Keen to find an optimum combination of laboratory tests that may help to establish the diagnosis of HSV keratitis in suspected or atypical cases of keratitis, this study was undertaken. We chose the gold standard of clinically typical cases of HSV epithelial keratitis for evaluation of these three tests as viral isolation techniques have not been very successful in our hands. Our laboratory has been engaged in using these three tests on corneal scrapings for the diagnosis of HSV keratitis and based on our clinical correlation we consider positivity in two of the three tests essential for a confirmed diagnosis. Although a clinical diagnosis of HSV-1 epithelial keratitis is relatively straightforward, the clinical features in stromal HSV keratitis can often be obscure, which may further be confounded by superadded infection with bacteria or fungus in countries such as India. The results of this study indicate all three tests to be highly specific with very high positive predictive values. We found PCR to be most sensitive, although the difference in sensitivity from IFA was statistically not significant. There was only one sample in the control group that was considered positive by IFA but there were six cases that were negative in the test group (table 1). In our hands IFA showed better sensitivity than an earlier reported study10; however, we are wary of diagnosis based on a single test and use PCR to confirm or strengthen the diagnosis. False positivity is known to be a common problem with PCR based tests17 and during routine use, one is likely to face the problem of amplicon contamination. However, the presence of DNA in negative controls invalidates a test run and requires retesting. This study confirms the excellent specificity of the assay. Its sensitivity is higher than any other currently employed test; nevertheless, sample variation may account for absence of DNA in two cases among our test group of patients accounting for less than 100% sensitivity (table 1).

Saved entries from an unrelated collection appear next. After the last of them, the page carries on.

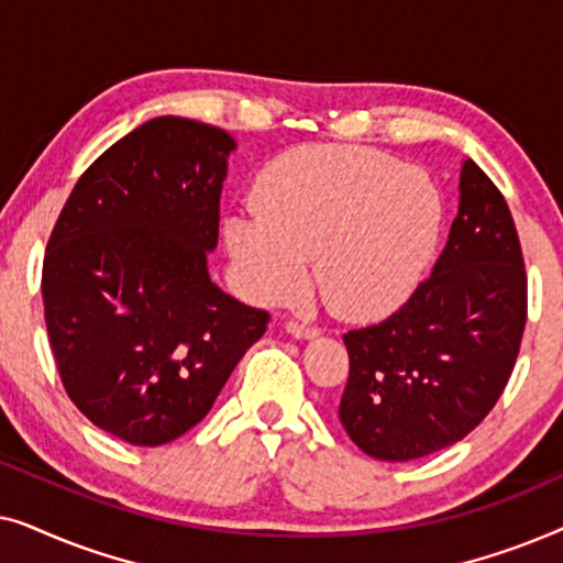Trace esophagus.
Listing matches in <instances>:
<instances>
[{
    "label": "esophagus",
    "mask_w": 563,
    "mask_h": 563,
    "mask_svg": "<svg viewBox=\"0 0 563 563\" xmlns=\"http://www.w3.org/2000/svg\"><path fill=\"white\" fill-rule=\"evenodd\" d=\"M287 333L289 335H295V338H314L318 335V328H312V325H307V322H297V320H289L287 322Z\"/></svg>",
    "instance_id": "1"
}]
</instances>
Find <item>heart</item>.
<instances>
[{
	"mask_svg": "<svg viewBox=\"0 0 563 563\" xmlns=\"http://www.w3.org/2000/svg\"><path fill=\"white\" fill-rule=\"evenodd\" d=\"M441 222L443 202L428 174L379 151L305 145L261 172L253 212L230 214L222 235L253 302L297 289L312 256L322 302L368 320L412 295Z\"/></svg>",
	"mask_w": 563,
	"mask_h": 563,
	"instance_id": "1",
	"label": "heart"
}]
</instances>
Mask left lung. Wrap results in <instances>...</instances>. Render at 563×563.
<instances>
[{
    "label": "left lung",
    "instance_id": "8db88e82",
    "mask_svg": "<svg viewBox=\"0 0 563 563\" xmlns=\"http://www.w3.org/2000/svg\"><path fill=\"white\" fill-rule=\"evenodd\" d=\"M528 282L510 207L466 158L459 214L430 279L387 320L349 330L341 422L361 451L412 461L449 449L487 418L510 379Z\"/></svg>",
    "mask_w": 563,
    "mask_h": 563
}]
</instances>
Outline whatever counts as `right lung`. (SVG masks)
I'll return each mask as SVG.
<instances>
[{
  "label": "right lung",
  "mask_w": 563,
  "mask_h": 563,
  "mask_svg": "<svg viewBox=\"0 0 563 563\" xmlns=\"http://www.w3.org/2000/svg\"><path fill=\"white\" fill-rule=\"evenodd\" d=\"M235 141L153 118L107 148L53 228L45 325L71 402L120 441L164 445L210 412L268 312L210 279Z\"/></svg>",
  "instance_id": "1"
}]
</instances>
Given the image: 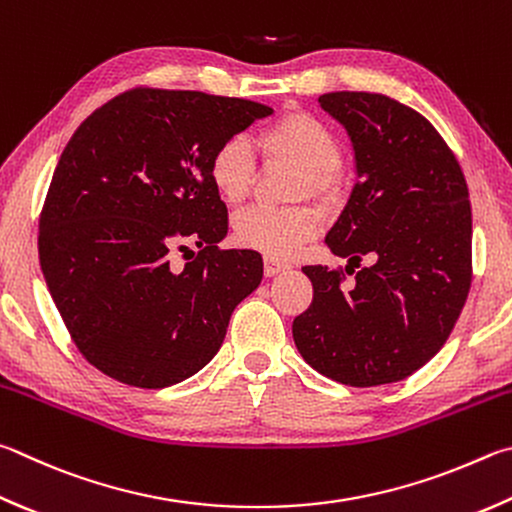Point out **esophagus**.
I'll list each match as a JSON object with an SVG mask.
<instances>
[{
	"instance_id": "obj_1",
	"label": "esophagus",
	"mask_w": 512,
	"mask_h": 512,
	"mask_svg": "<svg viewBox=\"0 0 512 512\" xmlns=\"http://www.w3.org/2000/svg\"><path fill=\"white\" fill-rule=\"evenodd\" d=\"M286 264L284 262H280V259H275V257H264V273H266V277H273V275H277V273H282V271H286Z\"/></svg>"
}]
</instances>
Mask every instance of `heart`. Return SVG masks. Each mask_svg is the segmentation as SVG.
<instances>
[{"instance_id": "heart-1", "label": "heart", "mask_w": 512, "mask_h": 512, "mask_svg": "<svg viewBox=\"0 0 512 512\" xmlns=\"http://www.w3.org/2000/svg\"><path fill=\"white\" fill-rule=\"evenodd\" d=\"M259 147L268 159H286L302 167L295 197L329 194L342 165V145L333 129L306 111H288L259 134ZM208 174L215 190L228 203H237L253 188L257 154L246 136L224 138L210 154ZM320 228L318 215L304 206L273 208L255 203L237 212L235 237L241 246L268 257H293Z\"/></svg>"}]
</instances>
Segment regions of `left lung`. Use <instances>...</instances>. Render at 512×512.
I'll return each instance as SVG.
<instances>
[{"label": "left lung", "mask_w": 512, "mask_h": 512, "mask_svg": "<svg viewBox=\"0 0 512 512\" xmlns=\"http://www.w3.org/2000/svg\"><path fill=\"white\" fill-rule=\"evenodd\" d=\"M318 100L347 127L358 183L324 239L349 264L302 268L313 300L293 320V340L313 369L342 385L396 383L445 345L466 304V176L430 120L403 102L369 91Z\"/></svg>", "instance_id": "left-lung-1"}]
</instances>
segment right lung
Returning <instances> with one entry per match:
<instances>
[{
	"mask_svg": "<svg viewBox=\"0 0 512 512\" xmlns=\"http://www.w3.org/2000/svg\"><path fill=\"white\" fill-rule=\"evenodd\" d=\"M273 109L134 87L89 114L40 212L46 286L78 351L118 383L161 389L206 367L235 306L262 282L257 250H221L228 210L208 161ZM197 243L183 269L172 249Z\"/></svg>",
	"mask_w": 512,
	"mask_h": 512,
	"instance_id": "obj_1",
	"label": "right lung"
}]
</instances>
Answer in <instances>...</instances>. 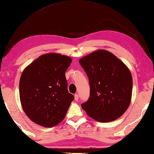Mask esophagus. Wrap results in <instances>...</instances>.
<instances>
[{
  "label": "esophagus",
  "mask_w": 154,
  "mask_h": 154,
  "mask_svg": "<svg viewBox=\"0 0 154 154\" xmlns=\"http://www.w3.org/2000/svg\"><path fill=\"white\" fill-rule=\"evenodd\" d=\"M74 100L75 101L79 100V94H75V95H74Z\"/></svg>",
  "instance_id": "esophagus-1"
}]
</instances>
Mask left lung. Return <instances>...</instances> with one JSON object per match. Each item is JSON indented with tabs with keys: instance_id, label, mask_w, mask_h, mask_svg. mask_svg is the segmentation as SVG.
<instances>
[{
	"instance_id": "1",
	"label": "left lung",
	"mask_w": 154,
	"mask_h": 154,
	"mask_svg": "<svg viewBox=\"0 0 154 154\" xmlns=\"http://www.w3.org/2000/svg\"><path fill=\"white\" fill-rule=\"evenodd\" d=\"M88 75L90 97L81 104L87 114L107 123L121 117L130 106L132 77L128 66L111 52L97 50L79 60Z\"/></svg>"
}]
</instances>
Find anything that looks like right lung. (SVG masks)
Segmentation results:
<instances>
[{"mask_svg":"<svg viewBox=\"0 0 154 154\" xmlns=\"http://www.w3.org/2000/svg\"><path fill=\"white\" fill-rule=\"evenodd\" d=\"M71 62L70 57L48 53L24 69L20 81V102L33 123L51 128L65 118L74 98L68 92L65 76Z\"/></svg>","mask_w":154,"mask_h":154,"instance_id":"obj_1","label":"right lung"}]
</instances>
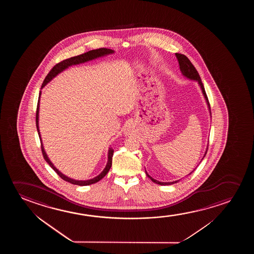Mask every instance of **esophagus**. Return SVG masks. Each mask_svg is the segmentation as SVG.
Instances as JSON below:
<instances>
[{
  "instance_id": "obj_1",
  "label": "esophagus",
  "mask_w": 254,
  "mask_h": 254,
  "mask_svg": "<svg viewBox=\"0 0 254 254\" xmlns=\"http://www.w3.org/2000/svg\"><path fill=\"white\" fill-rule=\"evenodd\" d=\"M130 132H131V131H130V128H128V127L125 129V134H127V135H128Z\"/></svg>"
}]
</instances>
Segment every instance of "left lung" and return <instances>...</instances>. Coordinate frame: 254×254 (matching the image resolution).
I'll use <instances>...</instances> for the list:
<instances>
[{
  "mask_svg": "<svg viewBox=\"0 0 254 254\" xmlns=\"http://www.w3.org/2000/svg\"><path fill=\"white\" fill-rule=\"evenodd\" d=\"M175 56L177 57L178 62H179V64H180V68H181L182 74H183L184 76L188 77V79H190V80H194L198 81V85H199L200 87H201L202 93H203L204 96H205V101H206V103L208 105L209 110H210V114H211V109H210V103H209L208 98H207V95L205 94V87H204V85L202 83L201 79H200V76H199V74H198V71L196 70L194 66L191 64V62H190V60L188 59V57L185 56V55H181V54L176 53V54H175ZM207 149H208V146H207V148H206V151H205L204 157L205 156V154L207 153ZM204 157H203V159H204ZM193 171H192V172H193ZM192 172H191V173H192ZM146 174L147 175V177L149 178L150 180L153 181V182L156 183V184L161 185V186L174 184V183H177L178 181H173V182H160V181H156V180H154V179L151 177L149 174L146 173Z\"/></svg>",
  "mask_w": 254,
  "mask_h": 254,
  "instance_id": "obj_1",
  "label": "left lung"
}]
</instances>
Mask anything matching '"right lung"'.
Here are the masks:
<instances>
[{
    "mask_svg": "<svg viewBox=\"0 0 254 254\" xmlns=\"http://www.w3.org/2000/svg\"><path fill=\"white\" fill-rule=\"evenodd\" d=\"M113 53H114V50H112V49L101 48V49L91 50V51H88V52L82 54V55H80V56H73V57H71L69 59L64 60L63 62L57 63L56 66H54L52 69L50 70V72L48 73V75L46 76L45 80H44L43 83H42V88L45 86L46 84L49 83V81L52 80L54 77H56L58 73L63 72V70L66 69L68 66H72V65H76V64H80V63H86V62H88V61H91V60L96 59V58H99V57H101V56L110 55V54H113ZM40 96H41V92H40L38 103H37V109H36V115H35V122H36V128H37V131H38L39 137H40V140H41V147H42V155H43L44 160L48 162V164H49L50 167H52L54 171L56 172V174H58L60 177L62 178L64 181L69 182L71 184L78 185V186H88V185L94 184V183H96L98 181H101V179L104 178L105 176H106V174H108V171H109V169H110L112 167V158H113V153H114V149H113L112 147H110L109 150H108V163H107V166L105 167L104 170L102 171L101 174H99L96 177H94V179H91V180H88V181H75V180H73V179L66 177V176L62 174V173L53 165L52 162L50 161L49 157L47 155L45 150H44V147H43V145H42V139H41L40 130H39L38 120Z\"/></svg>",
    "mask_w": 254,
    "mask_h": 254,
    "instance_id": "right-lung-1",
    "label": "right lung"
}]
</instances>
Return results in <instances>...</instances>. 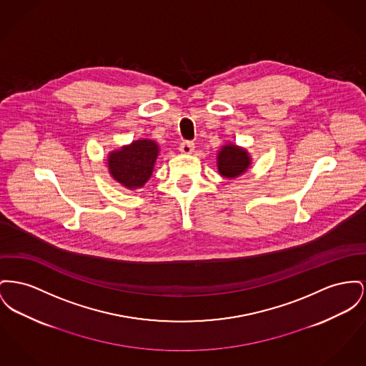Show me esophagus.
I'll return each instance as SVG.
<instances>
[{
	"instance_id": "34e87169",
	"label": "esophagus",
	"mask_w": 366,
	"mask_h": 366,
	"mask_svg": "<svg viewBox=\"0 0 366 366\" xmlns=\"http://www.w3.org/2000/svg\"><path fill=\"white\" fill-rule=\"evenodd\" d=\"M194 151V145L192 142H181L179 144V152L184 154H191Z\"/></svg>"
}]
</instances>
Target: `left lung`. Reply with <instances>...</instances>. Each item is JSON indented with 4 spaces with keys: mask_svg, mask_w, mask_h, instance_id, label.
Returning a JSON list of instances; mask_svg holds the SVG:
<instances>
[{
    "mask_svg": "<svg viewBox=\"0 0 366 366\" xmlns=\"http://www.w3.org/2000/svg\"><path fill=\"white\" fill-rule=\"evenodd\" d=\"M252 164L250 156L246 149L228 144L221 148L217 156V167L222 177L237 178L246 172Z\"/></svg>",
    "mask_w": 366,
    "mask_h": 366,
    "instance_id": "1",
    "label": "left lung"
}]
</instances>
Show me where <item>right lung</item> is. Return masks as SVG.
I'll list each match as a JSON object with an SVG mask.
<instances>
[{
    "mask_svg": "<svg viewBox=\"0 0 366 366\" xmlns=\"http://www.w3.org/2000/svg\"><path fill=\"white\" fill-rule=\"evenodd\" d=\"M157 154L159 147L154 141H134L109 154V172L117 182L129 189L141 188L151 178Z\"/></svg>",
    "mask_w": 366,
    "mask_h": 366,
    "instance_id": "right-lung-1",
    "label": "right lung"
}]
</instances>
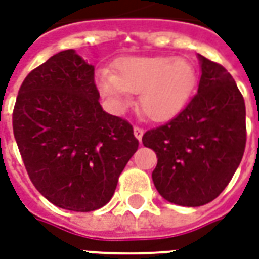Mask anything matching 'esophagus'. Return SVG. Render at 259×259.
<instances>
[{
  "mask_svg": "<svg viewBox=\"0 0 259 259\" xmlns=\"http://www.w3.org/2000/svg\"><path fill=\"white\" fill-rule=\"evenodd\" d=\"M133 133H135V137L139 140V142H142V137H143V133H144V130L142 127H137L135 126V129H133Z\"/></svg>",
  "mask_w": 259,
  "mask_h": 259,
  "instance_id": "obj_1",
  "label": "esophagus"
}]
</instances>
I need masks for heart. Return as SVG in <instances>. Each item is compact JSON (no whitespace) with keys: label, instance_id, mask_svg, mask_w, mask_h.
<instances>
[{"label":"heart","instance_id":"b5f03b06","mask_svg":"<svg viewBox=\"0 0 259 259\" xmlns=\"http://www.w3.org/2000/svg\"><path fill=\"white\" fill-rule=\"evenodd\" d=\"M196 81L193 66L182 57H124L115 63V73L99 70L95 85L113 109L130 104L139 95L140 109L154 122H167L180 113Z\"/></svg>","mask_w":259,"mask_h":259}]
</instances>
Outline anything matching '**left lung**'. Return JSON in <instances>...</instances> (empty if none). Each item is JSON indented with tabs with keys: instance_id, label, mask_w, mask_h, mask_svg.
<instances>
[{
	"instance_id": "1",
	"label": "left lung",
	"mask_w": 259,
	"mask_h": 259,
	"mask_svg": "<svg viewBox=\"0 0 259 259\" xmlns=\"http://www.w3.org/2000/svg\"><path fill=\"white\" fill-rule=\"evenodd\" d=\"M198 94L168 123L148 130L143 144L154 150L153 182L174 205L196 207L229 185L245 148V104L223 66L198 54Z\"/></svg>"
}]
</instances>
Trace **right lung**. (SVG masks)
Returning <instances> with one entry per match:
<instances>
[{
  "instance_id": "add662e5",
  "label": "right lung",
  "mask_w": 259,
  "mask_h": 259,
  "mask_svg": "<svg viewBox=\"0 0 259 259\" xmlns=\"http://www.w3.org/2000/svg\"><path fill=\"white\" fill-rule=\"evenodd\" d=\"M12 126L30 181L66 210L106 205L139 147L132 124L102 109L94 67L73 49L28 74Z\"/></svg>"
}]
</instances>
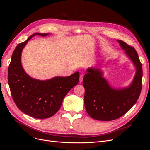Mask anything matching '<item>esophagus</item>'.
Returning a JSON list of instances; mask_svg holds the SVG:
<instances>
[{
	"mask_svg": "<svg viewBox=\"0 0 150 150\" xmlns=\"http://www.w3.org/2000/svg\"><path fill=\"white\" fill-rule=\"evenodd\" d=\"M83 78H84V74H80V78H79V82L80 83H81L83 81Z\"/></svg>",
	"mask_w": 150,
	"mask_h": 150,
	"instance_id": "1",
	"label": "esophagus"
}]
</instances>
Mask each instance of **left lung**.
I'll use <instances>...</instances> for the list:
<instances>
[{
    "mask_svg": "<svg viewBox=\"0 0 150 150\" xmlns=\"http://www.w3.org/2000/svg\"><path fill=\"white\" fill-rule=\"evenodd\" d=\"M117 41L133 61L137 71L130 86L119 89L111 87L100 69L88 68L83 81L84 106L88 115L94 120L112 121L123 116L137 103L142 91L143 70L138 53L125 42Z\"/></svg>",
    "mask_w": 150,
    "mask_h": 150,
    "instance_id": "1",
    "label": "left lung"
}]
</instances>
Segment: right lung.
<instances>
[{
	"instance_id": "add662e5",
	"label": "right lung",
	"mask_w": 150,
	"mask_h": 150,
	"mask_svg": "<svg viewBox=\"0 0 150 150\" xmlns=\"http://www.w3.org/2000/svg\"><path fill=\"white\" fill-rule=\"evenodd\" d=\"M49 34L35 33L25 41L19 44L13 52L8 69V83L13 100L19 110L37 119L48 118L59 110L68 92L79 82V73L67 77H55L41 81L27 74L21 64V53L32 38L35 35L46 36Z\"/></svg>"
}]
</instances>
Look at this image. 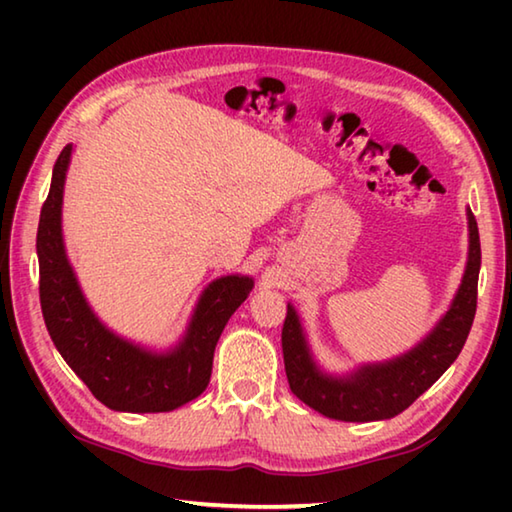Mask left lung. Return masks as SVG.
Listing matches in <instances>:
<instances>
[{
	"instance_id": "1",
	"label": "left lung",
	"mask_w": 512,
	"mask_h": 512,
	"mask_svg": "<svg viewBox=\"0 0 512 512\" xmlns=\"http://www.w3.org/2000/svg\"><path fill=\"white\" fill-rule=\"evenodd\" d=\"M467 219H470V259L454 305L427 339L400 359L379 366H363L352 377H327L311 361L296 311L291 305L287 307V318L282 325V354L289 386L298 400L334 420H386L409 409L452 366L474 323L481 268L479 225L472 212H467Z\"/></svg>"
}]
</instances>
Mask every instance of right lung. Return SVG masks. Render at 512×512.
<instances>
[{
	"mask_svg": "<svg viewBox=\"0 0 512 512\" xmlns=\"http://www.w3.org/2000/svg\"><path fill=\"white\" fill-rule=\"evenodd\" d=\"M72 146L60 151L38 223L40 307L67 366L101 404L128 413H162L192 402L212 377L216 341L235 309L253 289L250 277L228 275L205 289L185 341L169 354H151L117 339L85 302L67 264L60 235L65 171Z\"/></svg>",
	"mask_w": 512,
	"mask_h": 512,
	"instance_id": "add662e5",
	"label": "right lung"
}]
</instances>
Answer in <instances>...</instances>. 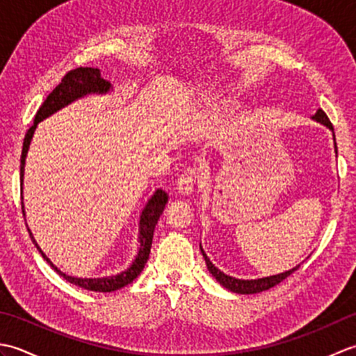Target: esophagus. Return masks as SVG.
Wrapping results in <instances>:
<instances>
[{"instance_id": "1", "label": "esophagus", "mask_w": 356, "mask_h": 356, "mask_svg": "<svg viewBox=\"0 0 356 356\" xmlns=\"http://www.w3.org/2000/svg\"><path fill=\"white\" fill-rule=\"evenodd\" d=\"M195 179H197V176H195L194 171L184 172L182 176L177 179V184H176L177 193L182 195H190L195 186Z\"/></svg>"}]
</instances>
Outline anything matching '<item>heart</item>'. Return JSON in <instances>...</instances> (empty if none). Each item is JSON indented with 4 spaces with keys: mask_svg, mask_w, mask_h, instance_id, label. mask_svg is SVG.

Although the Giemsa stain did not pick up any case that was missed by IFA or PCR, we consider it a valuable test. It can provide a clue to the presence of HSV infection in an otherwise unsuspected case. Inclusion of Giemsa stain of corneal scraping is a routine procedure in the investigation of all patients seen in our cornea clinic with suspected microbial keratitis, and we recommend testing of additional corneal scrapings by IFA and PCR in all cases where MNGCs, inclusion bodies, or lymphocytes are seen in the Giemsa stained scraping. This procedure may help clinch the diagnosis in cases with atypical presentations. IFA and PCR remain the tests of choice in all suspected cases of HSV keratitis.